Well, to be fair, the search isn't working well even when you enter the exact string. I just last week searched for a specific address, entered exactly the correct street name and the app just did not show the street name in my target city as a result. When clicking on the right location (taken from memory) the address was shown correctly, just the search did not work at all.
Also, in the same city, route planning (by bus) did not work. Which was a bit funny to me, when I lived there 10 years ago the city refused to make the bus data available to Google Maps, so back then it was Google Maps that also could not do route planning there.

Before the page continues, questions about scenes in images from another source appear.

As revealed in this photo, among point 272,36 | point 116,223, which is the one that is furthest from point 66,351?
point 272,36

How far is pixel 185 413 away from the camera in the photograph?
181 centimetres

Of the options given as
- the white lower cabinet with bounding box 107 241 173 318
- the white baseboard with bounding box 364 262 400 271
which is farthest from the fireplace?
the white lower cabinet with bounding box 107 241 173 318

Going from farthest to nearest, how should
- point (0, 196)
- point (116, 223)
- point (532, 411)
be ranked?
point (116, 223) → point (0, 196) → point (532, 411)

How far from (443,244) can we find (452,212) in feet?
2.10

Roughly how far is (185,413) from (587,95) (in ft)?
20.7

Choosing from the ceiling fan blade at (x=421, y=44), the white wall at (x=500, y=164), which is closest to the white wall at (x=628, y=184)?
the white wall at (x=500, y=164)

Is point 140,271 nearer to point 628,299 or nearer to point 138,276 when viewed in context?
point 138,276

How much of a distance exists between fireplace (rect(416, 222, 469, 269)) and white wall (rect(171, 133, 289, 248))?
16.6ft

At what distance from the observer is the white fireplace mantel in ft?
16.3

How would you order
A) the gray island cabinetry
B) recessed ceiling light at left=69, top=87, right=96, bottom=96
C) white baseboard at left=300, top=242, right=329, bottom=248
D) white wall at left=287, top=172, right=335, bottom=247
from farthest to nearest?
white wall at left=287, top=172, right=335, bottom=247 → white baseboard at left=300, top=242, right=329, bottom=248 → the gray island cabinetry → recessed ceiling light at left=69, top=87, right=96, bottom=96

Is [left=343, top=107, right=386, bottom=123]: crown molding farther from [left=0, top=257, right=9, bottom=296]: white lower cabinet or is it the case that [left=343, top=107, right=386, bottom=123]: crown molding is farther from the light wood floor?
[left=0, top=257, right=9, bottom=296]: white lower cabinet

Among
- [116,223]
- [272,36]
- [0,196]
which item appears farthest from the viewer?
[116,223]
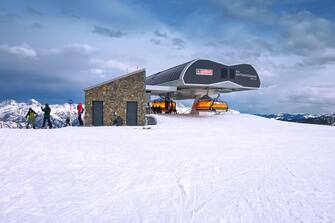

I like Organic Maps, with its offline functionality it provides a layer of reliability that Google Maps is missing - and my phone has no Gapps anyway. But it's a pity neither search nor navigation is close to what Google can offer.
OSM Wiki is not the mechanically enforced schema, it's just a collection of knowledge about the actual tagging practice. Which is entirely chaotic, and the collective consensus is dynamic - usually the most used tag wins, but there are less used alternatives here and there. There are many good proposals that failed to get traction due to too few people backing them up or for some other reason.
The addresses in particular are heavily dependent on the country and region. And of course OSM is a subject for controversies and stupid edit wars as well, just like Wikipedia.
I'm not criticizing OSM, mind you - just explaining why it's hard to implement a good search in it; you have to constantly adapt your application to what people actually use in the map in different countries/language communities.
See https://wiki.openstreetmap.org/wiki/Any_tags_you_like for confirmation of the first paragraph.
> The same feature can be tagged in multiple ways
That is not huge problem. You can support just the most common schema. Except some rare cases it will not have real bad consequences (note: as OSM mapper I put quite significant effort into getting rid of some pointless duplicates, but I do not consider it a blocker for data use).
The problem is that making search working well with descriptive, incomplete, typoed, confused input is really, really, really hard. Google Maps search is the most amazing Google project for me.